### GIVEN INSTRUCTION
Write the next part of the biography of the 4th Viscount de Vesci, picking up after its final sentence.

The Rt Hon. John Robert William Vesey, 4th Viscount de Vesci, 5th Baron Knapton and 1st Baron de Vesci (21 May 1844 – 6 July 1903), "Yvo", was an Anglo-Irish peer and British Army officer.

Biography
He was the eldest son and heir of the 3rd Viscount de Vesci (d. 1875) by his wife, Lady Emma Herbert (1819–1884), youngest daughter of the 11th Earl of Pembroke. In 1863, he was commissioned into the Coldstream Guards. He was promoted to captain in 1866, and to lieutenant colonel in 1876. On 23 December 1875, he succeeded to his father's titles in the Peerage of Ireland. Lord de Vesci retired from the army in 1883. On 8 November 1884, he was created Baron de Vesci, of Abbey Leix in the Queen's County, in the Peerage of the United Kingdom, thus giving him an hereditary seat in the House of Lords. Between 1883 and 1900, he served as Lord Lieutenant of Queen's County.

### PROVIDED DATA
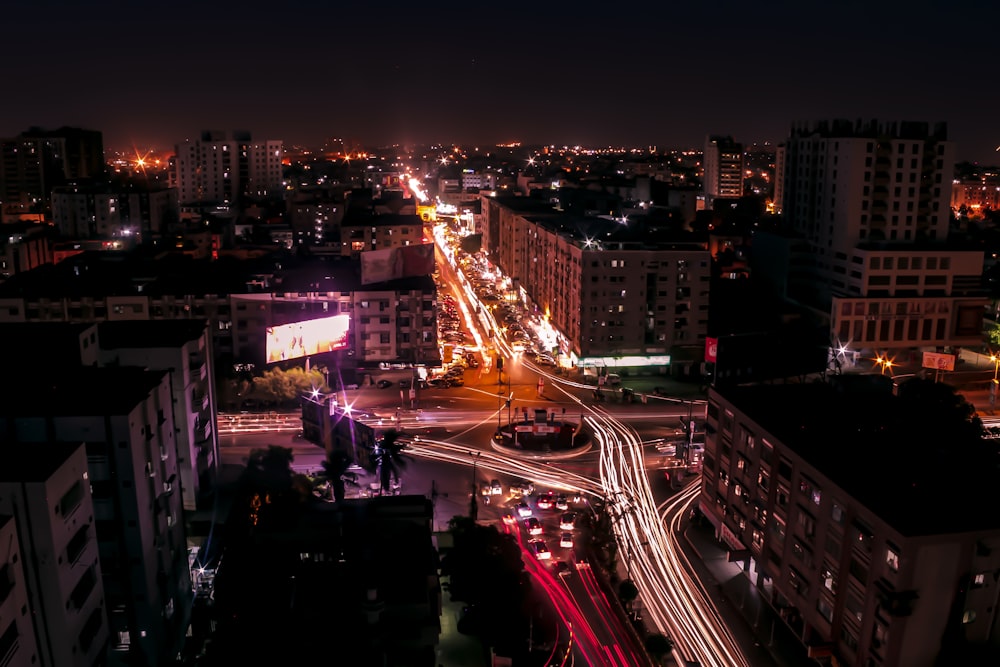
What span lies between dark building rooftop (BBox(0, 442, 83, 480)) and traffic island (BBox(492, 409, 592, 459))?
14.7 metres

### ANSWER TO THE PROBLEM
Marriage and children

On 4 June 1872 he married Lady Evelyn Charteris, eldest daughter of the 10th Earl of Wemyss by his wife, Lady Anne Frederica Anson, by whom he had one daughter and sole heiress:
Hon. Mary Gertrude Vesey (10 April 1889 – 28 November 1970), who married Hon. Aubrey Herbert (1880-1923) of Pixton Park in Somerset, second son of the 4th Earl of Carnarvon. She died at Pixton, as is recorded on her brass memorial tablet in the Herbert Chapel, Brushford Church, Somerset.

Death and succession
He died in 1903 leaving no sons, so his British peerage became extinct, while his Irish titles were inherited by his nephew, Yvo Vesey, 5th Viscount de Vesci.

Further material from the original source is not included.